--- Passage shown ---
Mamdani Touts First City-Owned Grocery Store

Authored by Chris Wade via The Center Square,

New York City Mayor Zohran Mamdani on Monday announced the site of the latest city-owned grocery store as the democratic socialist looks to make good on a key campaign pledge.

The 20,000-square-foot store, located in the Bronx’s Hunts Point neighborhood, is part of a $70 million plan that includes opening stores in the city’s five boroughs. The plan calls for hiring a private operator to run the store under the city’s pricing rules. The South Bronx store will be part of a new affordable housing development rising from the site of a former juvenile detention facility.

He said the store, when it opens next year, will help “level the playing field” for shoppers who are struggling to make ends meet in one of the city’s poorest neighborhoods.

“Seventy-seven percent of households in surrounding neighborhoods cannot afford basic needs,” Mamdani said in remarks Monday.
--- Information given ---
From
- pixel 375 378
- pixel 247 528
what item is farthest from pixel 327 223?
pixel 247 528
---
--- Information given ---
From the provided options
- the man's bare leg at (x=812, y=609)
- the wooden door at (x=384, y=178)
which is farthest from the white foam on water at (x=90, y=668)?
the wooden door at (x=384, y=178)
---
Actions to take ▸
**a)** In the grocery store article, substitute "youth detention center" for "juvenile detention facility" and write out the text starting at "The 20,000-square-foot store, located" and ending at "city’s poorest neighborhoods.".
**b)** Answer these questions from the grocery store article:
(i) How large is the Hunts Point store in square feet?
(ii) What is the cost of the plan the store belongs to?
(iii) What share of households in surrounding neighborhoods cannot afford basic needs, according to Mamdani?
**c)** Translate this sentence from the grocery store article into Spanish: "The plan calls for hiring a private operator to run the store under the city's pricing rules."

Set of answers ▸
**a)**
The 20,000-square-foot store, located in the Bronx’s Hunts Point neighborhood, is part of a $70 million plan that includes opening stores in the city’s five boroughs. The plan calls for hiring a private operator to run the store under the city’s pricing rules. The South Bronx store will be part of a new affordable housing development rising from the site of a former youth detention center.

He said the store, when it opens next year, will help “level the playing field” for shoppers who are struggling to make ends meet in one of the city’s poorest neighborhoods.

**b)**
(i) 20,000 square feet
(ii) $70 million
(iii) Seventy-seven percent

**c)** El plan prevé contratar a un operador privado para que administre la tienda conforme a las normas de precios de la ciudad.